Harvard. Georgetown. Under Secretary of Defense. Every credential the system offers. And the man could not tell the difference between intelligence and wishful thinking—or worse, he could, and he chose the thinking that produced a war. Either interpretation ends in the same place: a country in flames and a man at a lectern explaining why it wasn’t his fault.
Broke. As. Fuck.
RESONANCE
Kwiatkowski, Karen. (2007). “Former Pentagon Staff Speaks Out on Crimes of Doug Feith, Dick Cheney, and Planning of Iran War.” Let’s Try Democracy. https://davidswanson.org/former-pentagon-staff-speaks-out-on-crimes-of-doug-feith-dick-cheney-and-planning-of-iran-war/. Summary: Pentagon insider describes Feith’s Office of Special Plans as an information manipulation operation that produced inflammatory data presented as vetted intelligence.

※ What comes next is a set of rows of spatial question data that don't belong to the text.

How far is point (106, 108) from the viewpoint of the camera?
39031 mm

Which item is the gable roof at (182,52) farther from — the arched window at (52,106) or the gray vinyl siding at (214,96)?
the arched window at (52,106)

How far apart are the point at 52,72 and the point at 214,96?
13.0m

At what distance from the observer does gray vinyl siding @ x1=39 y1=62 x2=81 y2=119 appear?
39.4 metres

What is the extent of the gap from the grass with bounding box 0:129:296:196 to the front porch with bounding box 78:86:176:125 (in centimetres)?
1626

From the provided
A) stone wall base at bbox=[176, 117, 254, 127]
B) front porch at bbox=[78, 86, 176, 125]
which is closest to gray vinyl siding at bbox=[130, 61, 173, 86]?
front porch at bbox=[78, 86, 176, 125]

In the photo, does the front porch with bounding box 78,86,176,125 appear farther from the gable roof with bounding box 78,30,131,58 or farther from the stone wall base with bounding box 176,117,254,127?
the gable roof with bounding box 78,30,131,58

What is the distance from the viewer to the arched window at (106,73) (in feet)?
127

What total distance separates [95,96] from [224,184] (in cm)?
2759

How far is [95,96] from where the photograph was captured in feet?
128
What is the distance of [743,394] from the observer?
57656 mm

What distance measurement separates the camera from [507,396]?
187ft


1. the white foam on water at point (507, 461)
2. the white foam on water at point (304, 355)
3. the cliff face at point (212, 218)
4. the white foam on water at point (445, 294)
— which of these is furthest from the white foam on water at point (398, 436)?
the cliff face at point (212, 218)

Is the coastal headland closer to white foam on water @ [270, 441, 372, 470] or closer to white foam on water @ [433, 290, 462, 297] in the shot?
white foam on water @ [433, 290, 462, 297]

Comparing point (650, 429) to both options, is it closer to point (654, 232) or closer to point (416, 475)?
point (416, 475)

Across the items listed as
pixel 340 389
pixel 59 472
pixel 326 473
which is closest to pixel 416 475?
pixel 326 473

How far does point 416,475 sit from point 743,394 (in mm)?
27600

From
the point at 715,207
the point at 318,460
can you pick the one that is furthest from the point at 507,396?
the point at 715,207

Militarist Monitor. (2011). “Office of Special Plans.” Militarist Monitor. https://militarist-monitor.org/profile/office_of_special_plans/. Summary: Documents the OSP’s role in producing skewed intelligence and notes that Michael Rubin defended Feith’s office in 2011, accusing its critics of cherry-picking sources.
United States Senate Armed Services Committee. (2007). “Briefing on the Department of Defense Inspector General’s Report on the Activities of the Office of Special Plans Prior to the War in Iraq.” GovInfo. https://www.govinfo.gov/content/pkg/CHRG-110shrg35438/html/CHRG-110shrg35438.htm. Summary: Pentagon Inspector General confirms Feith’s office produced alternative intelligence assessments inconsistent with the Intelligence Community consensus and disseminated them to senior decision-makers without disclosing the disagreements.